Dans la plupart des cas, le banquier pourra prendre à sa charge les démarches à accomplir, ou fournira toute l’assistance nécessaire à ces formalités.

Enfin, une autre conséquence du dépôt hors de France peut être l’application d’une retenue à la source sur les dividendes distribués par une société française, au taux de 25 % à défaut d’identification du bénéficiaire final.

En principe, un dividende distribué par une société française à un résident fiscal français n’est pas soumis une retenue à source.

L’ouverture d’un compte ségrégué auprès du sous-dépositaire et le dépôt des titres de sociétés françaises détenus par des résidents fiscaux français (personnes morales et physiques) permettent d’éviter cette retenue à la source.

Le sous-dépositaire pourra demander la certification que les obligations fiscales des contribuables sont bien remplies, d’où la nécessité d’offrir au client un mandat fiscal pour le paiement du PFNL et des prélèvements sociaux.

Le PEA peut également être déposé hors de France avec le même régime fiscal.

Si le montant plafond du dispositif réglementaire de garantie des dépôts est le même dans les deux pays (100 000 euros), le système luxembourgeois d’assurance vie est beaucoup plus protecteur des épargnants que le système français.

Le souscripteur d’un contrat d’assurance vie auprès d’une compagnie d’assurance française est un simple créancier en cas de faillite, les capitaux confiés étant dans les comptes de la compagnie.

Le régime luxembourgeois repose sur le cantonnement des actifs. En cas de crise ou de faillite de l’assureur, la différence est significative. Les avoirs des assurés sont séparés de ceux des assureurs et déposés auprès d’une banque tierce dépositaire. L’assuré a un super privilège en étant créancier de premier rang et a un droit direct sur ces avoirs. Le Commissariat aux assurances veille à ce fonctionnement par la signature d’une convention tripartite le liant à la compagnie d’assurance et à la banque dépositaire. Il n’y a pas de plafond de dépôt de garantie.

Sapin 2

La souscription d’un contrat d’assurance luxembourgeois apparaît aussi comme un rempart à la loi dite « Sapin 2 », permettant au gouvernement de bloquer les retraits, qui n’a pas d’équivalent luxembourgeois.
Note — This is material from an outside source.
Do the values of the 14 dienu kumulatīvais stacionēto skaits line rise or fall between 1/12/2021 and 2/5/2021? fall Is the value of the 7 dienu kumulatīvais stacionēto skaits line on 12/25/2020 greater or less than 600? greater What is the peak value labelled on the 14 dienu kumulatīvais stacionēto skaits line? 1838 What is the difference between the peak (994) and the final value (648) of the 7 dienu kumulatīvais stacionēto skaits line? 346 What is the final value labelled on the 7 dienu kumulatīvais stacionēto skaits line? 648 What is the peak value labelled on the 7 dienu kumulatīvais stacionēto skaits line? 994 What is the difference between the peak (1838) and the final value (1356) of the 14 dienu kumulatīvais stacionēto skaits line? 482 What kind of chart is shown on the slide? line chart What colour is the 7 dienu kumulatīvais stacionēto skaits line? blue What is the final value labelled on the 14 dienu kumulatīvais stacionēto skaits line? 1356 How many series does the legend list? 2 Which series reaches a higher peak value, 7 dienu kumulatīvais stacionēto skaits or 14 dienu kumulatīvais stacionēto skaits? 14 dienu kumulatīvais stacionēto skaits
Cette loi institue une limitation autoritaire de liquidité. L’idée était de pouvoir gérer un choc obligataire dans les contrats d’assurance vie, en cas de remontée brutale et significative des taux d’intérêt. Un tel mouvement pourrait conduire à une demande massive de sortie des contrats d’assurance vie, imposant la réalisation de moins-values latentes sur des portefeuilles contenant des obligations à moindre taux, tout particulièrement les fonds euros. D’où le droit conféré au Haut Conseil de stabilité financière (HCSF) de « restreindre temporairement la libre disposition de tout ou partie des actifs ».
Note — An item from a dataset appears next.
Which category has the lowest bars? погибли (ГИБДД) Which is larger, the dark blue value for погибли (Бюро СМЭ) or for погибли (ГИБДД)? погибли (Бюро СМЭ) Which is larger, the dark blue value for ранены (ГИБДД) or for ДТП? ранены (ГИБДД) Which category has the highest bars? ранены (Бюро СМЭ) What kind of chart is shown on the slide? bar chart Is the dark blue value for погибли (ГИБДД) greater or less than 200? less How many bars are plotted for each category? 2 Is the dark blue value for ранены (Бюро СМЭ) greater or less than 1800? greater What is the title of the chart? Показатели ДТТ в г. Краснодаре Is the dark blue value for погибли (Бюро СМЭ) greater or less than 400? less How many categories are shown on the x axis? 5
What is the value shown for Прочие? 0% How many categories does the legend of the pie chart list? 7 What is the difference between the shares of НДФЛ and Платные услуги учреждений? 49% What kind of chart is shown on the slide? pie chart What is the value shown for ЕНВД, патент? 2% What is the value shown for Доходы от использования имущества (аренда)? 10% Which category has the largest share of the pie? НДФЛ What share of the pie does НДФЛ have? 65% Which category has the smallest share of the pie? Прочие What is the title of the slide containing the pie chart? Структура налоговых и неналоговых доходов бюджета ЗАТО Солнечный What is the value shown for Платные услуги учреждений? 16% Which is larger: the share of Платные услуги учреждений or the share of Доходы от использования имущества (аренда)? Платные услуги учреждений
Une crise des finances publiques pourrait conduire la France à cette situation. Un contrat d’assurance vie auprès d’une compagnie d’assurance au Luxembourg ne proposant pas de fonds euros serait hors champ de la loi Sapin 2. A fortiori si la compagnie d’assurance n’est pas filiale d’une compagnie française.

Leçons du passé

La « confiscation » des avoirs apparaît comme un concept d’un autre temps. Mais l’exemple le plus récent dans l’UE a eu lieu à Chypre en 2012-2013, avec la transformation autoritaire des dépôts en actions de la Banque centrale, entre autres mesures. Les déposants dans les banques chypriotes ont eu la mauvaise surprise de découvrir un matin qu’une part importante de leur argent avait été prélevée pour refinancer la dette du pays.

La crise financière grecque a également montré que la liquidité pouvait être restreinte dans des conditions rapides et brutales. Enfin, le Liban présente à peu près toutes les possibilités de spoliation des avoirs bancaires.
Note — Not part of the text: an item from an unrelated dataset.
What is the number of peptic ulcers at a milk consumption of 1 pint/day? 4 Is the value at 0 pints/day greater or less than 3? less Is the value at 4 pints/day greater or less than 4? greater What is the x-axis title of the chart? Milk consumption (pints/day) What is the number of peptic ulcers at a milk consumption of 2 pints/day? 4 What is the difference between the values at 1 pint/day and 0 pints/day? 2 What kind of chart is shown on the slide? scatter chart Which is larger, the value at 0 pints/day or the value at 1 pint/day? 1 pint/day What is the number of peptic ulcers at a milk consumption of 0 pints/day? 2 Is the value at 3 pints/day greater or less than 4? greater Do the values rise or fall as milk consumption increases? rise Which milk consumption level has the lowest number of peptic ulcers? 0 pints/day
La confiscation pure et simple serait probablement contraire à la Constitution française, comme l’est l’impôt au-delà d’un certain taux. Reste l’emprunt forcé – les derniers remontent à 1983 et 1976. Ces solutions sont d’un autre temps, la dette publique se finançant sans trop de difficultés sur les marchés. En cas de crise des finances publiques, avoir recours à tels expédients enverrait un signal calamiteux. Un État qui emprunte chaque jour aussi massivement que la France doit rester crédible s’il veut continuer à avoir accès aux marchés. C’est là un des enjeux majeurs de la période à venir.